Several asset managers and investors are raising concerns about liquidity in the public markets in 2016. One hedge fund manager says the market “massively misprices” liquidity risk in public markets. A pension fund manager says it is foolish to assume public assets will provide the liquidity they once did, while they also pay no illiquidity premium.

The solution? Investing in the private markets.

Institutional investors are already increasing their participation in these markets, particularly private debt, where the potential risk-adjusted returns are higher. 

We are witnessing an important change in the global economy, whereby an increasing share of long-term assets will be in the hands of long-term investors rather than short-termist, share-price-focused bank CEOs. Will the model work? Probably, but only if managers are able to discern the quality assets from the bad ones. This is all the more difficult in an unstable economic environment. 

No one would deny that part of the reason the pre-crisis banking model failed was because it was poorly constructed. It was dominated by highly leveraged maturity transformation and opaque securitisation – in other words, truly ‘shadow’ banking practices. But it worked until some time in 2007 when it appeared that some of the assets that backed loans were rapidly falling in value. Clearly, the high level of systemic risk exacerbated the catastrophic destruction of value that followed. That systemic risk was particularly high because of the poorly constructed lending model. 

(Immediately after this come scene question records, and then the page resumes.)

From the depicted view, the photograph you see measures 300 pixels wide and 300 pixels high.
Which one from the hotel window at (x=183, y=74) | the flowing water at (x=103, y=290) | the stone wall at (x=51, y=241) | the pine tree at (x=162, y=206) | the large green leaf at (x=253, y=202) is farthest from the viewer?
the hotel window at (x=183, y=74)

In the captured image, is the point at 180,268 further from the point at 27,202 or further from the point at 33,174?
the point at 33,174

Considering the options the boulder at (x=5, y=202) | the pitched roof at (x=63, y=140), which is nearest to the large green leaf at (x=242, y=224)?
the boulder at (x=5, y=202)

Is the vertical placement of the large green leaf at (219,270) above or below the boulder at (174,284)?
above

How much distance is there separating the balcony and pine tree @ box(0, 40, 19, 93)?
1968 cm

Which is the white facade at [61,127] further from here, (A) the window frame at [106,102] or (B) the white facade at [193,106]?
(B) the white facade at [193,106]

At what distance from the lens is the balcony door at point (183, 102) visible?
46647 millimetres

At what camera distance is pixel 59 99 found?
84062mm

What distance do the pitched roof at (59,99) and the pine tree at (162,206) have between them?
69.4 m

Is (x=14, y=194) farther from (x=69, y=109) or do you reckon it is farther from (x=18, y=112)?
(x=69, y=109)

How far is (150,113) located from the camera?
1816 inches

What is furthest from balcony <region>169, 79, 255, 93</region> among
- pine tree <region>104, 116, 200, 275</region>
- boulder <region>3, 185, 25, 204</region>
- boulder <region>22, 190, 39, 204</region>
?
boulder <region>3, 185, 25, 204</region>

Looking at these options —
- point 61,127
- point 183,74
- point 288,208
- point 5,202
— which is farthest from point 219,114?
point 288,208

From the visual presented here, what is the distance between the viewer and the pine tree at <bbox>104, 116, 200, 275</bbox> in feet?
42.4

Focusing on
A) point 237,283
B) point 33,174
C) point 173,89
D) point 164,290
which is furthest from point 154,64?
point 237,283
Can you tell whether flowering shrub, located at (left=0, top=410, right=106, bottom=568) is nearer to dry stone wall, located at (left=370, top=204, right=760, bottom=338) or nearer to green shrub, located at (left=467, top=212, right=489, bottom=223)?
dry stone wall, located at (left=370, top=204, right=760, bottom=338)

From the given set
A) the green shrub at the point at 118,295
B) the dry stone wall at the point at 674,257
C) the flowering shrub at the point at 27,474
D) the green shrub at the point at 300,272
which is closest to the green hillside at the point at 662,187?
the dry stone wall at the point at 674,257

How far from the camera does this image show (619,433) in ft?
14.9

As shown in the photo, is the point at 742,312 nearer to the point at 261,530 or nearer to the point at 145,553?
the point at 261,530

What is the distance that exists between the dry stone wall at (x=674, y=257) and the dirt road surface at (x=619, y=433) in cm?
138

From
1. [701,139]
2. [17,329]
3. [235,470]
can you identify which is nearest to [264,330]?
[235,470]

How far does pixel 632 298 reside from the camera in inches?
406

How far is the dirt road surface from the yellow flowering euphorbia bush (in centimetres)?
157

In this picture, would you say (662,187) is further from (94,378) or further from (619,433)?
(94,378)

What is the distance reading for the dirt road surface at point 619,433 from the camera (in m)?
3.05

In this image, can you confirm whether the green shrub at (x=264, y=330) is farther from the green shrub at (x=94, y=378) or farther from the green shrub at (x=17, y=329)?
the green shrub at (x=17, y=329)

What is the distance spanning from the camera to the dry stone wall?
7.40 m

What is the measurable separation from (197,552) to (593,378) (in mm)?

Today, that level of systemic risk may be lower because of regulation as well as self-regulation. But what is stopping asset managers and institutional investors from investing in bad assets, especially in a global economy with interest rates at historical lows and a huge amount of debt?

There will be high competition for private debt assets, and there are winners and losers in any competition. Let us hope there are more winners than losers; game theory proposes that co-operation might benefit all the actors involved. 

In short, the trend of asset managers and pension funds to become increasingly involved in lending should be closely observed. It could be a welcome development. Some argue that certain types of private debt are a more natural space for long-term investors. But it is a challenge to individual investors’ decision-making, to regulators and the market as a whole. The goal is finding sustainable ways to grow the global economy.